Laboratory measurements

The levels of blood Hb, PLT, serum ALB, LDH and ferritin in individual patients were measured before radiotherapy. The levels of blood Hb and PLT were measured using an automatic hematology analyzer (LH750, Beckman Counlter, USA). The levels of serum ALB, LDH and ferritin were measured using an automatic biochemical analyzer (7600-020, Hitachi High-Technologies, Japan).

Radiotherapy

According to International Commission on Radiation Units and Measurements Reports 50 and 62, the target volumes and organs at risk in individual patients were delineated. All patients received one fraction of IMRT daily for 5 consecutive days per week. The prescribed radiation doses for all patients were 69.96-74.09 Gy at 2.12-2.39 Gy/fraction for 29-33 fractions to the planning target volume (PTV) of GTVnx (primary nasopharyngeal gross tumor volume) and GTVnd (involving cervical lymph nodes), which were 60-65.1 Gy to the PTV of CTV1 (high-risk regions), and 51.62-57.6Gy to the PTV of CTV2 (low-risk regions and neck nodal regions).

Chemotherapy

In addition, 90.2% (561/622) of patients received neoadjuvant chemotherapy, concurrent or adjuvant chemotherapy.
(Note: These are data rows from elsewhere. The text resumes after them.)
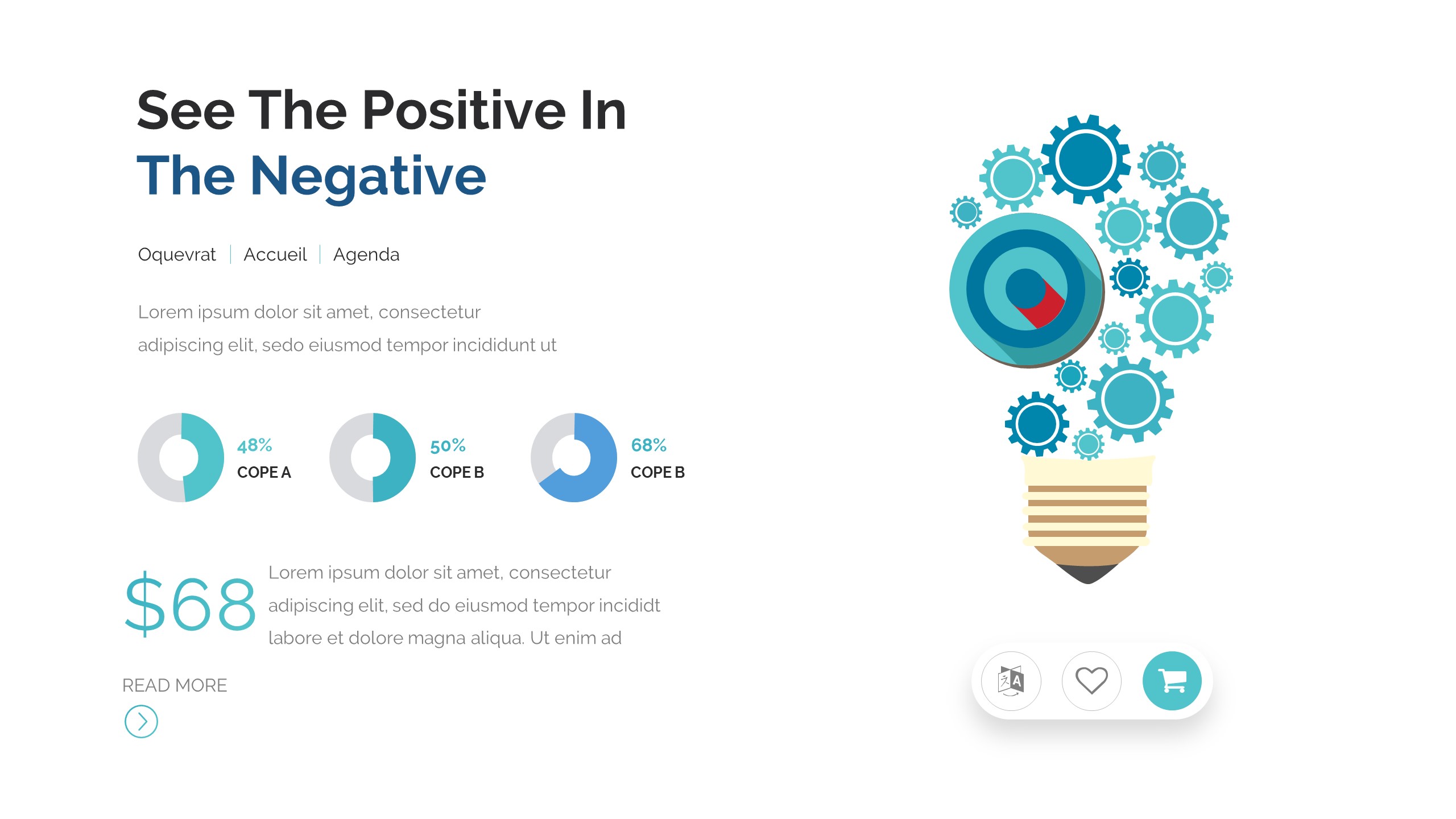 See The Positive In
The Negative

Oquevrat | Accueil | Agenda

Lorem ipsum dolor sit amet, consectetur adipiscing elit, sedo eiusmod tempor incididunt ut

48%
COPE A

50%
COPE B

68%
COPE B

$68

Lorem ipsum dolor sit amet, consectetur adipiscing elit, sed do eiusmod tempor incididt labore et dolore magna aliqua. Ut enim ad

READ MORE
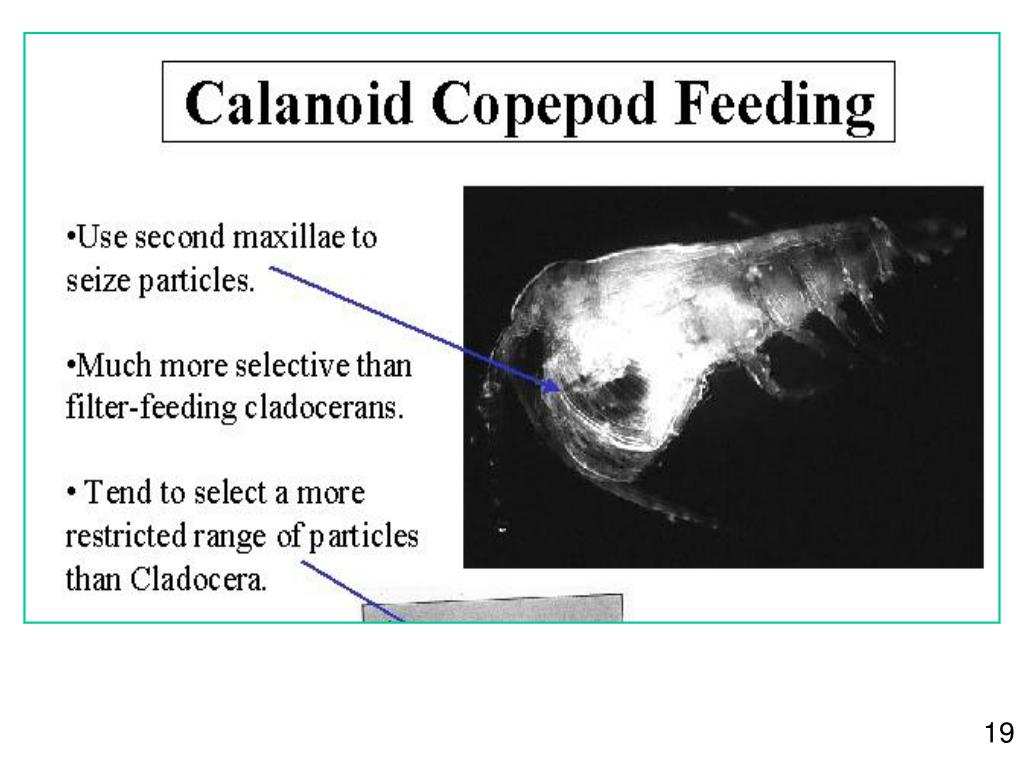 Calanoid Copepod Feeding

•Use second maxillae to seize particles.

•Much more selective than filter-feeding cladocerans.

• Tend to select a more restricted range of particles than Cladocera.

19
The neoadjuvant chemotherapy consisted of two or three cycles of both docetaxel (60 μg/m2), cisplatin (60 μg/m2 ) on day 1 and 5-fluorouracil (600 μg/m2/day) by continuously intravenous infusion for 5 consecutive days or docetaxel (75 μg/m2) and cisplatin (80 μg/m2) every three weeks. During the course of radiotherapy, the patients were treated with cisplatin (100 μg/m2) every three weeks or 40 μg/m2/week as concurrent chemotherapy. Adjuvant chemotherapy included two or three cycles of cisplatin (80 μg/m2) on day 1 and 5-fluorouracil (750 μg/m2) daily for 4 consecutive days every four weeks.

Follow-up

The patients were followed up every 3 months during the first 2 years, every 6 months for the next 3 years, and then annually thereafter until death. The OS, DMFS, LRFS and PFS of patients were recorded.

Statistical analysis

The statistical analyses were performed using the statistical package SPSS 16.0 (SPSS, Chicago, IL, USA). Patients were stratified, according to the levels of blood Hb, PLT and serum LDH, as previous descriptions [53-55]. Serum ALB and SF were analyzed as a binary variable using ROC curves to determine their cut-off values. When the area under the curve was the largest, the corresponding number was the cut-off value. The difference in the frequency of each group in individual category was analyzed by the Chi-square test. The survival of each group of patients was estimated by the Kaplan-Meier method and analyzed by the log-rank test. Individual risk factors for the DM of NPC in those patients were determined by univariate and multivariate analyses using the Cox regression model, including the hazard ratios (HR) and 95% confidence interval (95% CI). A two-sided P-value of < 0.05 was considered statistically significant.